Alle zuckten zusammen. Coop bellte.
»Das ging ja leicht.« Hi trat ein paar Schritte zurück und das Piepen hörte auf.
Ich war aufgeregt. »Warten wir erst einmal ab, was da unter dem Loch ding macht.«
»Besten Dank, Frau Oberschlau.« Hi stellte den Detektor ab.
Shelton gab die Mutter aller Seufzer von sich. »Wir müssen doch nicht graben?«
»Nur im Loch«, versprach ich. »Wenn wir vorsichtig sind, richten wir keinen Schaden an.«
»Dann lass uns vorsichtig sein.« Sheltons Blick schweifte über die Landschaft. »Coop könnte gerade gehört worden sein.«
»Ich hole die Kellen.« Ben lief in Richtung Sewee los.
Coop wollte ihm folgen, doch ich rief ihn zurück. Shelton hatte recht – das Bellen war nicht gerade hilfreich gewesen.
Binnen einer Minute war Ben mit meinem Rucksack zurück. Ich nahm eine Kelle heraus und setzte mir den Rucksack auf, um jederzeit aufbrechen zu können.
»Versuch, das Loch nicht größer zu machen«, sagte Ben. »Falls möglich.«
Vorsichtig stocherte ich, bis der Einsatz herausgeholt war und ich nackte Erde vor mir hatte. Dann kratzte ich mit der Kelle und hoffte, dicht unter der Oberfläche etwas zu finden. Leider hatte ich kein Glück.

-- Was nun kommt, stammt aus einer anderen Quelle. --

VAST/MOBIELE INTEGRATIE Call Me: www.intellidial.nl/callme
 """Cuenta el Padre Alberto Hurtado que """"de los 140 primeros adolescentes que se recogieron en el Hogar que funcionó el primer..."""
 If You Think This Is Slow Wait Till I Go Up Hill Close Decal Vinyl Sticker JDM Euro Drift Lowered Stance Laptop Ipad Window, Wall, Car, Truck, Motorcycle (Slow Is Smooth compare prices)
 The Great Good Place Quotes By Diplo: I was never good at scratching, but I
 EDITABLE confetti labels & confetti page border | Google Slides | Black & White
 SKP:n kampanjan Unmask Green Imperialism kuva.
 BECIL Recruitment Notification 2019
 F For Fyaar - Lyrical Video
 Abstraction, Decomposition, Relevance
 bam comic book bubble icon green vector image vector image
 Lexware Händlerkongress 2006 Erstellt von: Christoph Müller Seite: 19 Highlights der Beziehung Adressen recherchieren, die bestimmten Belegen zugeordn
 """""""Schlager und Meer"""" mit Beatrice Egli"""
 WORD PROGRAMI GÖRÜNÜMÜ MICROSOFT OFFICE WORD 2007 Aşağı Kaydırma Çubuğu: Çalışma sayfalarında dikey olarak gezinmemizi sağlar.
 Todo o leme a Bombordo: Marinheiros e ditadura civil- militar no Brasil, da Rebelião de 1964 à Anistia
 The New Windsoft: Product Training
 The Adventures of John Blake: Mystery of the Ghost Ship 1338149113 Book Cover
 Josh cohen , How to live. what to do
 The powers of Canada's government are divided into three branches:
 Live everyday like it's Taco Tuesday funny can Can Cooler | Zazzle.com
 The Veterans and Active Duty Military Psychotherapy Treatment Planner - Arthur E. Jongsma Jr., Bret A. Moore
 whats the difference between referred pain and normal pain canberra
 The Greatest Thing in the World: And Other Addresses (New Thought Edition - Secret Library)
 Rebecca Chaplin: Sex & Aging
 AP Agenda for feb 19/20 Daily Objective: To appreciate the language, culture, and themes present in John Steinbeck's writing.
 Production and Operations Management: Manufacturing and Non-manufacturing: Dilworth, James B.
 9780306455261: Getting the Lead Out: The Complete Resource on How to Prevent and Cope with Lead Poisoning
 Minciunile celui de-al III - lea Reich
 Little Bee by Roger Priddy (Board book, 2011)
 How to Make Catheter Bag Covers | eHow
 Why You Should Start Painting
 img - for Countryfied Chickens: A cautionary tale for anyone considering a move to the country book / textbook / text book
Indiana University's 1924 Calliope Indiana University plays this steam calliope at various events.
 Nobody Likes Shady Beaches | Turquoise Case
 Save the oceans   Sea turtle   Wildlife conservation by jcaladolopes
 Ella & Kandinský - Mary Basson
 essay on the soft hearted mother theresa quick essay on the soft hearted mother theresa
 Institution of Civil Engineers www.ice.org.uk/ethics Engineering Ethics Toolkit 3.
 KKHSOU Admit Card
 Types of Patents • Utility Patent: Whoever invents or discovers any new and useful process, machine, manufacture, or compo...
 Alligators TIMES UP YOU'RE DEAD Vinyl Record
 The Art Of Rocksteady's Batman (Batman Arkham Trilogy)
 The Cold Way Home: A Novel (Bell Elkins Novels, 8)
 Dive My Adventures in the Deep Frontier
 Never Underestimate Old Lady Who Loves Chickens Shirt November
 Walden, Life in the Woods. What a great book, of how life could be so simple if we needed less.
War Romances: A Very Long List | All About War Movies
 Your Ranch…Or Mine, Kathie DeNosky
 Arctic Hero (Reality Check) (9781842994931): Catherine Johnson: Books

»Das Loch ist einfach zu eng. Ich muss es schon ein bisschen erweitern.«
Shelton stöhnte. Ben trat von einem Fuß auf den anderen. Hi legte beide Hände auf den Kopf.
»Keine andere Möglichkeit?«, fragte Shelton.
»Nein. Aber ich weiß, wie es besser geht.«
Die Augen geschlossen.
Den Geist leer.
Fallen lassen.
KLICK.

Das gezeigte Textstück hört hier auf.